Escritor

Los escritores viven de alguna manera de la infelicidad del mundo, y si llegásemos a la felicidad colectiva, a la armonía universal, se acabó, no habría más que escribir, ha dicho José Saramago en una de sus recientes intervenciones públicas, en las que anda presentando su última novela.

Pero esto no es decir mucho, es decir nada, pues igual que a los escritores se puede aplicar a cualquier actividad humana, puesto que no hay quehacer del hombre que no gire en torno a la infelicidad y a la imperfección.

De ella viven los técnicos en electrodomésticos y los cerrajeros, los curas y los albañiles, los psicólogos y los periodistas, por decir algo concreto y cercano.

El mal no es un ente que se apoltrone en los dominios de un puñado de países como quisieran George Bush y los suyos, sino que es algo que va unido a nosotros, a todos nosotros, como ya entendieron los escritores bíblicos. Y no estoy pensando en el concepto del pecado.

El mal es de mayor tamaño y es objetivo, y no cabría en las carnes de una manzana.

Mientras que el pecado es subjetivo, y como si dijéramos la lírica del mal. Así el analfabetismo es un mal, pero nadie lo siente como un pecado, aunque deje mutilados los espíritus de millones de personas.

Y el optimismo, que es uno de los grandes muñidores de infelicidad, se vende en el mercado de las ideologías como un bien necesario, siendo como es un tremendo mal, aunque venga disfrazado con una sonrisa.

Los optimistas son esos que miran al mundo desde la óptica de un cristal desvirtuado y se sonríen si tú te lamentas del curso que lleva la historia y te contestan que no es para tanto y que ya verás cómo todo queda en nada.

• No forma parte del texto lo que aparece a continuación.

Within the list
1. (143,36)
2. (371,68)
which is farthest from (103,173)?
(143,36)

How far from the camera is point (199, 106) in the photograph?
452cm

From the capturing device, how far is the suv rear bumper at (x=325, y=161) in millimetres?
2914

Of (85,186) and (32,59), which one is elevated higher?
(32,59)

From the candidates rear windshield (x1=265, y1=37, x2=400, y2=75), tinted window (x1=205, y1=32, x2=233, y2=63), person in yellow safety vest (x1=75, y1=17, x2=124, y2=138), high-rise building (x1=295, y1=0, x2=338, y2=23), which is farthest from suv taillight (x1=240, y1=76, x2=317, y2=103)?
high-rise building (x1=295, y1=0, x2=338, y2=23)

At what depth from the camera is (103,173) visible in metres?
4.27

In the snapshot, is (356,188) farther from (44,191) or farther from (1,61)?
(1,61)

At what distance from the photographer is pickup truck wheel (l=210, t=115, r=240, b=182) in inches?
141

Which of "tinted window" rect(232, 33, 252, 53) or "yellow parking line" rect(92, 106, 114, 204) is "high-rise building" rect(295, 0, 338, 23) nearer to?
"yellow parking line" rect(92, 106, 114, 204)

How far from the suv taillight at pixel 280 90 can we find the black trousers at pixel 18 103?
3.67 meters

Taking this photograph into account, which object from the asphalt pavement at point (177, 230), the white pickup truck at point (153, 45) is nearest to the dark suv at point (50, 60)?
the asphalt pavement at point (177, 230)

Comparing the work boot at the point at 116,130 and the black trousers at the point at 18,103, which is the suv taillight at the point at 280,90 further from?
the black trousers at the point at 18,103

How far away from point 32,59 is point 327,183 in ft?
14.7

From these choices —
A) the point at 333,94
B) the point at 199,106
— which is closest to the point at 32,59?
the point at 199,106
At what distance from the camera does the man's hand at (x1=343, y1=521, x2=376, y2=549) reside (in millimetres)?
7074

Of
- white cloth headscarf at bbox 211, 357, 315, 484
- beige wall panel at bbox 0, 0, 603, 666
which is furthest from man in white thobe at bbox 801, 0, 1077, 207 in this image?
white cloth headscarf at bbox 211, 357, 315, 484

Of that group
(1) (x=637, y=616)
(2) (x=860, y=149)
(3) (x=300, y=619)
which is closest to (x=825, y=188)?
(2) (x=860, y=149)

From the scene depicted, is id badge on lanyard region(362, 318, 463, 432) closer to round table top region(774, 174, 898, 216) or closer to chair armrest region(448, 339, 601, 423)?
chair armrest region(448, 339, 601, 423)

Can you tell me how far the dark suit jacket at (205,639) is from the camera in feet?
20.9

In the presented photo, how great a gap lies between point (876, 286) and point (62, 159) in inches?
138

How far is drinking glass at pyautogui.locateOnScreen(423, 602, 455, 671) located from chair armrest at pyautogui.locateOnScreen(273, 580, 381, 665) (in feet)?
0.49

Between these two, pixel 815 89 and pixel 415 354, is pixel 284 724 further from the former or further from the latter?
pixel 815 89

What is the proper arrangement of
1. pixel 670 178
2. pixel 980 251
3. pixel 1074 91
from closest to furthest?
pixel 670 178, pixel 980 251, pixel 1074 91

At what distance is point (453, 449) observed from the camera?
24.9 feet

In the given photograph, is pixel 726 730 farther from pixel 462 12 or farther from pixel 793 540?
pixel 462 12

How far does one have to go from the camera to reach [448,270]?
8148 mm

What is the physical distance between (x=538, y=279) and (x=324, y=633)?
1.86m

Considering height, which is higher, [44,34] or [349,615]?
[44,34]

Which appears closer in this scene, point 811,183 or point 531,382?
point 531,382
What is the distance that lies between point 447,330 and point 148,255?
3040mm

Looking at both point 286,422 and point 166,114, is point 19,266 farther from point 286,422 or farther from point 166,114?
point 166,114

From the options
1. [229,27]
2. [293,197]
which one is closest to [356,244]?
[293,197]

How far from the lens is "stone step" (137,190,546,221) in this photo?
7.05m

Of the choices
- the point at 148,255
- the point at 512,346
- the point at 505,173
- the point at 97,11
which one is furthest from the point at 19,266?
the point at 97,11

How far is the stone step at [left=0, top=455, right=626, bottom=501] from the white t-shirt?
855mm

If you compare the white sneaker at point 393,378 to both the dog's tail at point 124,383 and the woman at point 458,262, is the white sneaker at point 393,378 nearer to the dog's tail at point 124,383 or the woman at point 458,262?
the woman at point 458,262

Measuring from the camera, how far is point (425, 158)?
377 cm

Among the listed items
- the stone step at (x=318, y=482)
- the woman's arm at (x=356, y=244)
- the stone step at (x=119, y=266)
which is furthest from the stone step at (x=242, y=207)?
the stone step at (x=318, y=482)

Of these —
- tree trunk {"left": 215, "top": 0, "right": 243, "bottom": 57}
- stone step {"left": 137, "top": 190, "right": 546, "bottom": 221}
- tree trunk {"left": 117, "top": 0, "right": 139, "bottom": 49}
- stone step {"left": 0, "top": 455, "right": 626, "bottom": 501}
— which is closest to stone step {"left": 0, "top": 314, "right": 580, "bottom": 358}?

Y como te lo dicen con las mangas de la camisa remangada, pues son grandes trabajadores, aunque sea en dirección equivocada, uno no tiene más remedio que asentir y dar cansinos golpes de cabeza y ver cómo el alma se le acartona entre el costillar.

El optimista es el iluso dañino que tanto vilipendió Voltaire en su Cándido, y no hay precepto científico para luchar contra él.

Porque lo cierto es que bajo el influjo del mal y para defendernos de él es por lo que se perfilan hoy las leyes y, a la vez, se llenan las calles de policías y se cosen con cerrojos todas las puertas.

La infelicidad diseña las campañas publicitarias, llena las iglesias y los hospitales, los supermercados y las librerías. La historia de la literatura es la historia de la infelicidad del hombre.

Aun así, yo confieso mi admiración por hombres como José Saramago, hombres que miran al monstruo de la infelicidad a los ojos y le escupen veneno en forma de novelas, mientras que otros se miran el ombligo y componen versos describiendo las alas de los ángeles.